Question

Give reasons:
(i) $S{O}_2$ is reducing while $Te{O}_2$ is an oxidising agent.
(ii) Nitrogen does not form pentahalide.
(iii) $ICl$ is more reactive than $I_2$.

Answer 1

(i) $S+O_2\to S{O}_2$

Oxidation number of sulphur changes from 0 to +4. Due to presence of d-orbitals (vacant) sulphur can extend its covalency and oxidation states till +6, which is stable in sulphur (eg: $S{F}_6$).

$Te+O_2\to Te{O}_2$

Oxidation number of the changes from 0 to +4. Unlike sulphur, Te cannot show +6 oxidation state as it is highly unstable due to inert pair effect.
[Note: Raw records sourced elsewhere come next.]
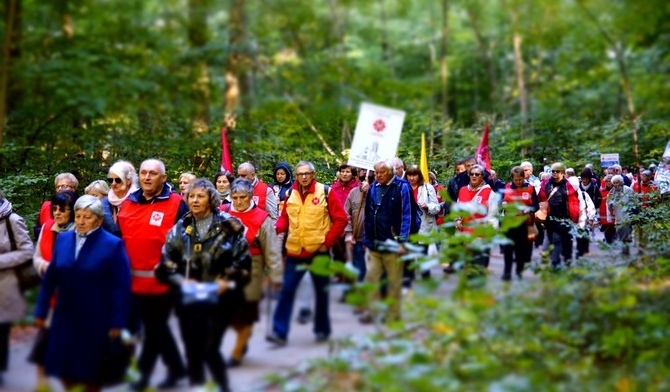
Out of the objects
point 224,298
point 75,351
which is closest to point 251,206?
point 224,298

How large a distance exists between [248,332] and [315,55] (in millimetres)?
27278

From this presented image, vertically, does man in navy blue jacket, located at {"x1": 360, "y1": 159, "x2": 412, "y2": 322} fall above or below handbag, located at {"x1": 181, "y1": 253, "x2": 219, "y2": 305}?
above

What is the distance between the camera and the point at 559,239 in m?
12.0

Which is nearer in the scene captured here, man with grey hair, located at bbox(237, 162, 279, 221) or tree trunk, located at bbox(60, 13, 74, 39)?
man with grey hair, located at bbox(237, 162, 279, 221)

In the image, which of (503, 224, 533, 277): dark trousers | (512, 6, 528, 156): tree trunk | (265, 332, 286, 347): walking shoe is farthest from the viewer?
(512, 6, 528, 156): tree trunk

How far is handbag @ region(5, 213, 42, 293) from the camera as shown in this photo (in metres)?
5.91

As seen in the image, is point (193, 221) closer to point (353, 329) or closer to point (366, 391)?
point (353, 329)

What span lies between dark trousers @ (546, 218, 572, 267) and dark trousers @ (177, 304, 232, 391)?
6.02m

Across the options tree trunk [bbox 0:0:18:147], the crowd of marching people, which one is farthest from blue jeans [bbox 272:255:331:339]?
tree trunk [bbox 0:0:18:147]

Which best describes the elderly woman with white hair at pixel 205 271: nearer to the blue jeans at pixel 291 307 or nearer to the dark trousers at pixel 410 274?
the blue jeans at pixel 291 307

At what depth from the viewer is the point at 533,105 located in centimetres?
4059

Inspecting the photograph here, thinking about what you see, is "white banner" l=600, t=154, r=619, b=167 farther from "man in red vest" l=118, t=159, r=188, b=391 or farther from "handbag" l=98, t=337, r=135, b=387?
"handbag" l=98, t=337, r=135, b=387

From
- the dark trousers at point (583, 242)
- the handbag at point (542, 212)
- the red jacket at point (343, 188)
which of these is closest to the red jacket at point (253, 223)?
the red jacket at point (343, 188)

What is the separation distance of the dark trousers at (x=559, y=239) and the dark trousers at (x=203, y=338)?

Therefore, Te can only show a decrease in its oxidation state (it can decrease to -2, +2). Hence, it acts as an oxidising agent.

(ii) Formation of pentahalides requires $s{p}^{3}d$ hybridization of the central atom. This is obtained by the excitement of electron's of the central atom to empty d orbital. Science, nitrogen has no d orbitals, it cannot undergo $s{p}^{3}d$ hybridization and thus cannot form pentahalides.
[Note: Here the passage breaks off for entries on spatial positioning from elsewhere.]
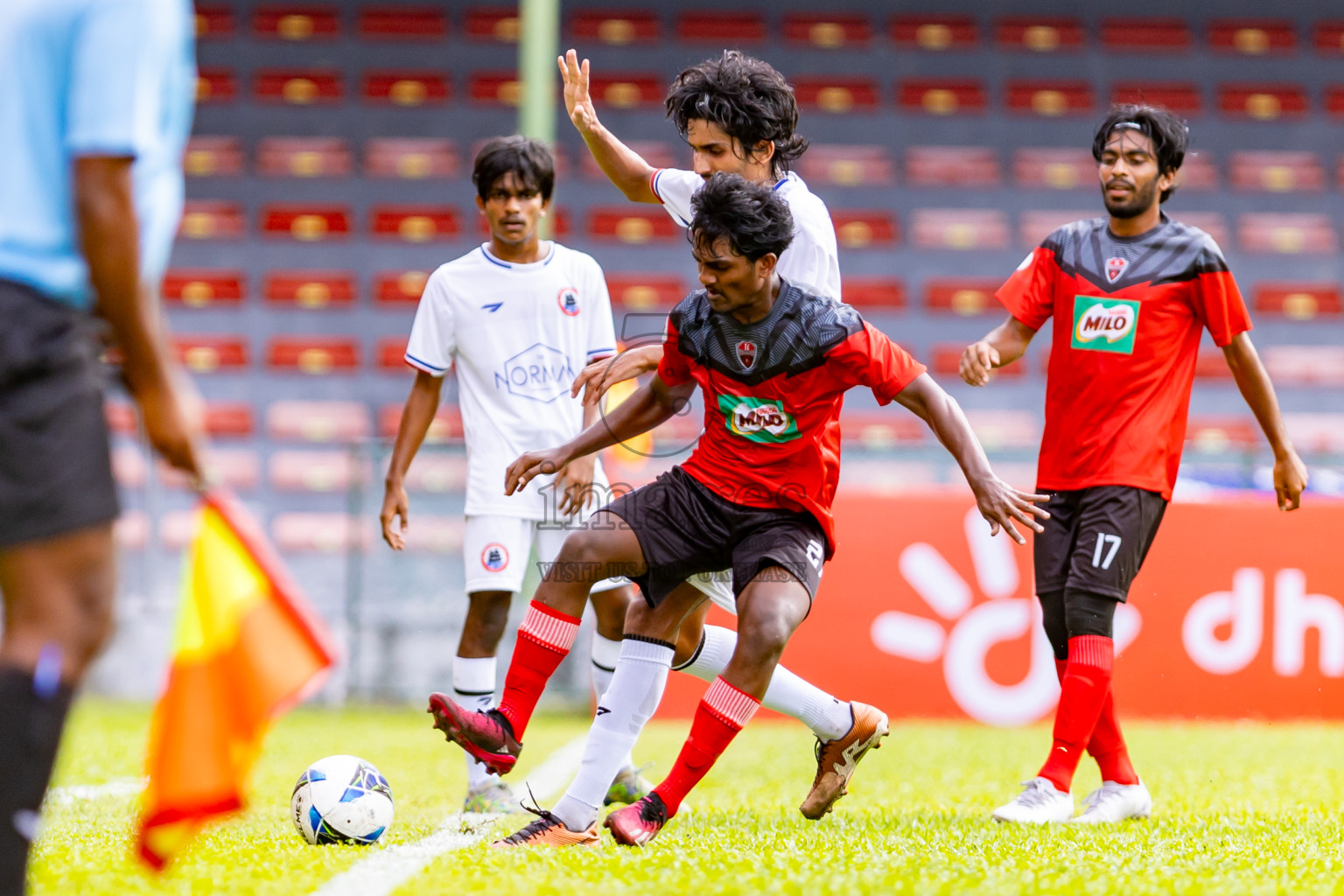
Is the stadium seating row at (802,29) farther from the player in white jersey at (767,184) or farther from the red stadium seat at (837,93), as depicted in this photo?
the player in white jersey at (767,184)

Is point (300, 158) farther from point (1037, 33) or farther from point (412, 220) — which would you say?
point (1037, 33)

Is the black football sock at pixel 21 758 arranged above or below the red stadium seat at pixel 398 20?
below

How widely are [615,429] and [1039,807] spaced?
5.07 ft

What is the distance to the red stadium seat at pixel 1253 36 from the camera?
14617 mm

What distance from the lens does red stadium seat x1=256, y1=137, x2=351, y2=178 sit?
46.8 ft

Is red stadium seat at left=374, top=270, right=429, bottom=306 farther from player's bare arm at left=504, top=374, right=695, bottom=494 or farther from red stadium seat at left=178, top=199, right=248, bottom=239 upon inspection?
player's bare arm at left=504, top=374, right=695, bottom=494

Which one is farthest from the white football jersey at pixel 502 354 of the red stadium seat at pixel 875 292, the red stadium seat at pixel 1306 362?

(iii) Inter halogen bonds are weaker (it is between two different halogens like ICl) because of its partly ionic character. Due to difference in electronegativities while when same halogens form $X_2$( like $I_2$ ) molecules and they form covalent bonds which are stronger than interhalogen compound and weak bond obviously is more reactive than the stronger bond and that's why $ICl$ is more reactive than $I_2$.